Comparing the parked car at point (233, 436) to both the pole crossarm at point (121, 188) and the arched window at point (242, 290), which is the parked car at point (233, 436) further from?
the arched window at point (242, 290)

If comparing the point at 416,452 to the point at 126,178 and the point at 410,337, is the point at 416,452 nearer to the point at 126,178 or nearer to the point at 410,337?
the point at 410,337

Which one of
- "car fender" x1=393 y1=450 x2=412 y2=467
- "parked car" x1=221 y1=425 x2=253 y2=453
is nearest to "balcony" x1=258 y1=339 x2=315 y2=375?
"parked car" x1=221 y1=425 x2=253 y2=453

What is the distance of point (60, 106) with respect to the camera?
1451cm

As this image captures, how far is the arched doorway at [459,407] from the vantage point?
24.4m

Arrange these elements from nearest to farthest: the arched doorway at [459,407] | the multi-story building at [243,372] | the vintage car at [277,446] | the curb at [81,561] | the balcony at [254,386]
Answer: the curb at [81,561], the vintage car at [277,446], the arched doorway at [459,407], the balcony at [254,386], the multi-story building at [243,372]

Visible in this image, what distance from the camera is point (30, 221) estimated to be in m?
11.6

━━━━━━━━━━━━━━━━

## [Required task]
Copy out all of the material above, substituting "viewer" for every occurrence of "camera" and keeping everything else unchanged.

## [Answer in full]
Comparing the parked car at point (233, 436) to both the pole crossarm at point (121, 188) and the arched window at point (242, 290), which is the parked car at point (233, 436) further from?
the arched window at point (242, 290)

If comparing the point at 416,452 to the point at 126,178 and the point at 410,337, is the point at 416,452 nearer to the point at 126,178 or nearer to the point at 410,337?
the point at 410,337

Which one of
- "car fender" x1=393 y1=450 x2=412 y2=467
- "parked car" x1=221 y1=425 x2=253 y2=453
is nearest to "balcony" x1=258 y1=339 x2=315 y2=375?
"parked car" x1=221 y1=425 x2=253 y2=453

What is the distance of point (60, 106) with respect to the viewer?
1451cm

As this image captures, how far is the arched doorway at [459,407] from the vantage point?
24.4m

Arrange these elements from nearest to farthest: the arched doorway at [459,407] | the multi-story building at [243,372] | the vintage car at [277,446] | the curb at [81,561] | the balcony at [254,386]
Answer: the curb at [81,561], the vintage car at [277,446], the arched doorway at [459,407], the balcony at [254,386], the multi-story building at [243,372]

Visible in this image, what distance from the viewer is point (30, 221) estimated to be in m?
11.6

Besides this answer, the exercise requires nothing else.